Integrating single-cell imaging and RNA sequencing datasets links differentiation and morphogenetic dynamics of human pancreatic endocrine progenitors

Basic helix-loop-helix genes, particularly proneural genes, are well-described triggers of cell differentiation, yet information on their dynamics is limited, notably in human development.
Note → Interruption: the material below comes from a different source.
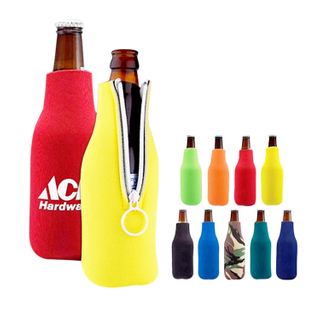 Neoprene Zipper Beer Bottle Cooler Sleeve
Here, we focus on Neurogenin 3 (NEUROG3), which is crucial for pancreatic endocrine lineage initiation. By monitoring both NEUROG3 gene expression and protein in single cells using a knockin dual reporter in 2D and 3D models of human pancreas development, we show an approximately 2-fold slower expression of human NEUROG3 than that of the mouse. We observe heterogeneous peak levels of NEUROG3 expression and reveal through long-term live imaging that both low and high NEUROG3 peak levels can trigger differentiation into hormone-expressing cells. Based on fluorescence intensity, we statistically integrate single-cell transcriptome with dynamic behaviors of live cells and propose a data-mapping methodology applicable to other contexts. Using this methodology, we identify a role for KLK12 in motility at the onset of NEUROG3 expression.

Automated summary

This study investigates the dynamics of NEUROG3 gene expression in human pancreatic development. The researchers find that human NEUROG3 expression is approximately 2-fold slower than that of mice. They also observe heterogeneous peak levels of NEUROG3 expression and demonstrate that both low and high peak levels can trigger the differentiation of cells into hormone-expressing cells. By integrating single-cell transcriptome data with live cell imaging, they propose a data-mapping methodology applicable to other contexts and identify a role for KLK12 in motility at the onset of NEUROG3 expression.